UNE GRANDE FILLE
Mettre en scène du sens
Iya est infirmière à l’hôpital militaire de Leningrad. Elle vit dans une petite chambre au sein d’une grande maison avec le petit Pashka. Elle a régulièrement des crises de tétanie pendant lesquelles elle est complètement absente et rigide. Un accident survient. Peu de temps après, une femme revient du front : il s’agit de Masha, la mère de l’enfant…
Chez Kantemir Balagov, chaque plan est réfléchi, précis et soigné. Les images parlent et la mise en scène a toujours quelque chose à dire. Elle dévoile l’invisible de la mort dans une bouffée de cigarette, la violence et la peur d’une relation à trois, l’amour impossible d’une tache de peinture qui retrace des mouvements interdits, etc. Chaque plan serait à citer tant le travail de construction et de composition est minutieux.
Non-content de donner une leçon de mise en scène dans chaque séquence (il a d’ailleurs obtenu cette année le prix de la mise en scène à Un certain regard), il travaille le son comme l’image. Le film s’ouvre d’ailleurs, serait-ce la marque des grands, sur du son : des bruits gutturaux, incompréhensibles, les sons des crises d’Iya, une bande son qui présage avant que l’image ne donne à voir.
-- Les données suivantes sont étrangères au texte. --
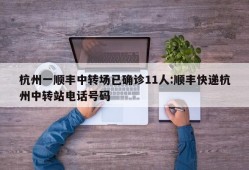 杭州一顺丰中转场已确诊11人:顺丰快递杭州中转站电话号码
Mais image et son, seuls, ne font pas du cinéma, pour cela, il faut du montage et des cadrages et pour cela non plus, Kantemir Balagov n’est pas en reste, jouant des espaces négatifs pour parfois surprendre ou déséquilibrer, il affectionne particulièrement les plans moyens où les femmes sont saisies jusqu'à la poitrine. En un plan, il capture à la fois les yeux, siège du regard, et la bouche, celui des mots. L’ensemble forme l’esprit, l’émotion et l’âme de chacune des femmes qu’il présente, en face-à-face. Elles existent par leurs mots, mais aussi par un travail très soigné sur la peau, une peau texturée et colorée, craquelée par le froid. La maternité étant au coeur du film, tout comme la féminité, le cadre ne s’arrête cependant pas au cou et descend jusqu'à la poitrine.
Quand ce n’est pas la mise en scène qui vient nourrir cette histoire tragique, ce sont les dialogues, toujours efficaces, qui permettent de faire passer des non-dits et les marques d’une histoire à laquelle le spectateur n’a pas assisté, tant dans la vie de l’hôpital que dans celle de la guerre, toujours hors champ.
"Une Grande Fille" est un film sur les conséquences de la guerre, avec l’idée précise que personne ne revient « entier » de celle-ci, quoi que les gens disent. Tous sont touchés et détruits quelque part. Il s’intéresse plus particulièrement aux conséquences de la guerre sur les femmes, dans les différents aspects de leur vie, amie, amante, mère. Peu d’hommes sont à l’écran, outre les soldats mutilés de l’Hôpital, auxquels le statut même d’homme est contesté. Les deux autres sont le médecin vieillissant, marqué par la vie et la perte, Nicholay Ivanovich, magnifiquement interprété par Andrey Bykov, d’une immense humanité, et le jeune Sasha, joué par Igor Shirokov, étendard de la nouvelle génération.
Face à ces hommes, il y a deux femmes dont les performances sont indescriptibles, poignantes et terribles. Viktoria Miroshnichenko est tragique, avec son corps qui n’en finit pas, sa blondeur profonde la rendant presque albinos, ajoutant de l’étrange à son personnage déjà complexe, malade, amoureuse, terrifiée et forte. Vasilisa Perelygina est Macha, l’autre d'Iya. Elle est la petite, la forte, la déterminée, la manipulatrice, celle qui est maîtresse de son corps et de son destin, mais celle aussi, dont les failles et les brisures vont être dévoilées avec le plus de violence.
Une très grande œuvre, la deuxième pièce d’une carrière à suivre de très très près.